Juneau gained its fifth sister city this weekend. Representatives from Kalibo in the Aklan Province of the Philippines signed documents Saturday afternoon to formalize the agreement. Juneau and Kalibo are both vibrant tourism centers and regional capital cities.
About 3,000 Filipinos live in Juneau and roughly 800 of them are from Aklan. Vicky Roldan is one of them. She’s been in Juneau for 21 years and says family is the reason so many Kalibo residents move here.
“There’s a big number of them here because of intermarriages and all that and they keep bringing family over here.”
Alex Carrillo was born and raised in Juneau and says the Filipino population has always been a tight-knit community.
“Just growing up in the Filipino Hall around even people who weren’t our relatives. We were so close back then because that’s all we had was one another. The Filipino Hall is a really big part of my life.”
He says Juneau’s bond with Kalibo is more than just a sign of good will toward the Philippines.
“Filipinos are a big part of Juneau, I think. And it just shows that the city of Juneau really appreciates us.”
While in Juneau, the Kalibo delegation did some sightseeing including visits to the Mendenhall Glacier and the Shrine of St. Therese. They also visited local businesses, like the Alaskan Brewing Co.

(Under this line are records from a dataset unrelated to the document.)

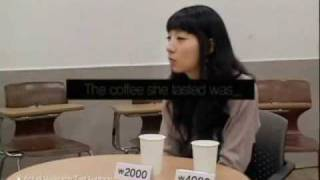 getlinkyoutube.com-McDonalds McCafe commercial from Korea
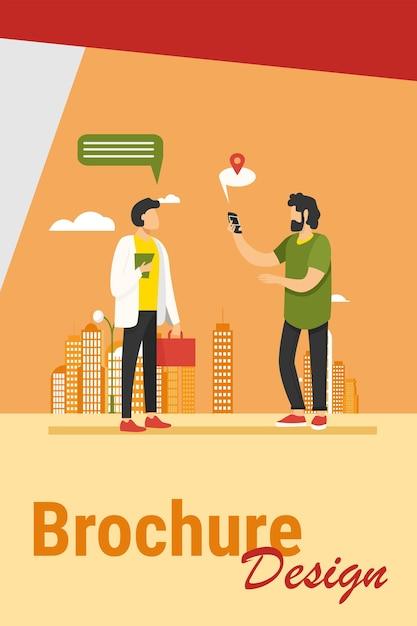 Persone che utilizzano l'app di localizzazione sul telefono. chiedendo modo, fumetto con illustrazione vettoriale piatto del puntatore della mappa. navigazione, viaggi, illustrazione del concetto di comunicazione Vettore gratuito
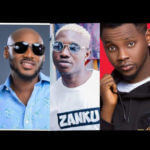 5 Nigerian Artistes That Have Narrowly Escaped Death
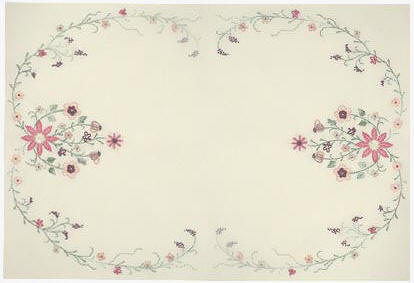 JDR  194  Peaches and Cream  Table Topper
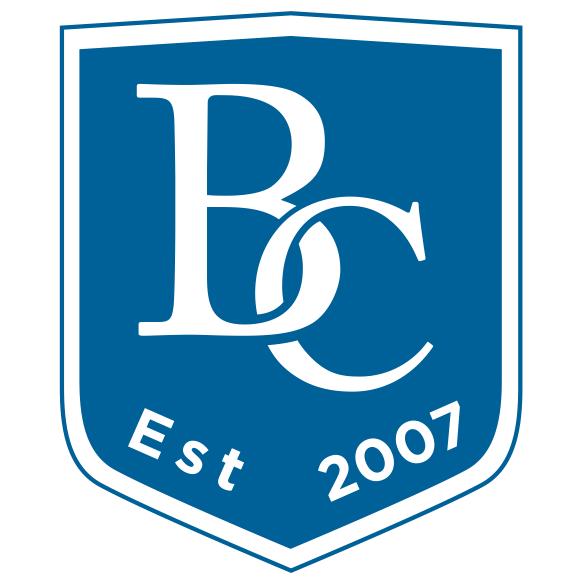Ashworth Sullivan Logo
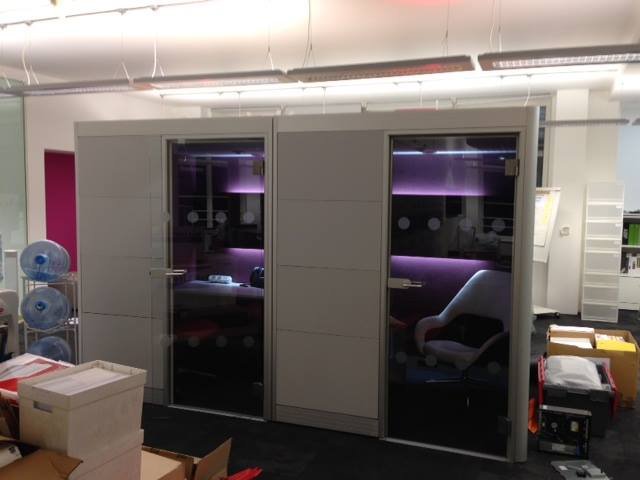 Steelcase Solutions Office Refurbishment Case Study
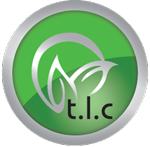 Surrey Total Lawn Care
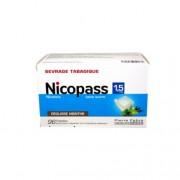 Nicopass 1,5 mg Menta Fresca 96 Pastilhas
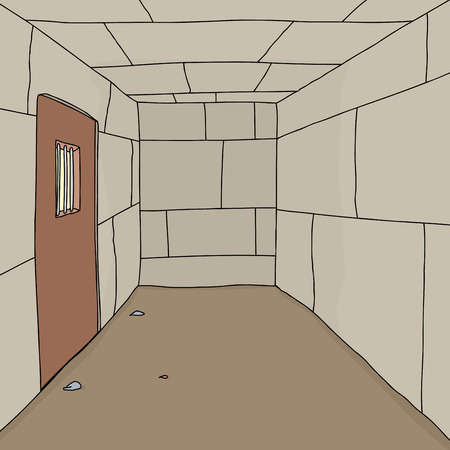 penitentiary: Cartoon background of empty prison cell with door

Many expressed hope that the sister city connection will encourage an exchange of goods, services and information. Dr. Makarius Dela Cruz is Kalibo’s municipal health officer. He says Aklan needs support to provide better health care to its residents.
“Your government could help my government to provide medicines, equipments and also promote nutrition in our town.”
Typhoon Haiyan hit the Philippines last November and damaged buildings in Aklan. Juneau’s Filipino Community Inc., or FilCom, reached out to those affected across the Philippines. Larry Snyder is on the Juneau Sister Cities Committee.
“The FilCom had a fundraising event for relief money to assist Filipinos. And then the state of course donated two cargo planes full of Alaska sea products, salmon, canned salmon.”
Seafood is important to both Southeast Alaska and Aklan. Jenny Gomez Strickler is the Philippines’ honorary consul to Alaska. She wrote to Alaska Airlines to explore the possibility of a direct flight to Manila that could increase the amount of fish exported. She says there are products that people in the Philippines could use that would otherwise go to waste in the United States.
“In Alaska, our fishermen grind up the salmon heads and throw it back in the ocean. I joke that that would be a taboo to Filipinos. Filipinos love making fish-head soup. They call it sinigang.”
John Pugh is the chancellor of the University of Alaska Southeast. He says there could be a trade in education.
“Having the sister city relationship will enable us to work towards maybe some educational exchanges through agreement with Aklan University – for students, for faculty exchanges – and we think that would be a real benefit.”
If the sister city relationship is successful, members of both communities hope it will also spark more tourism.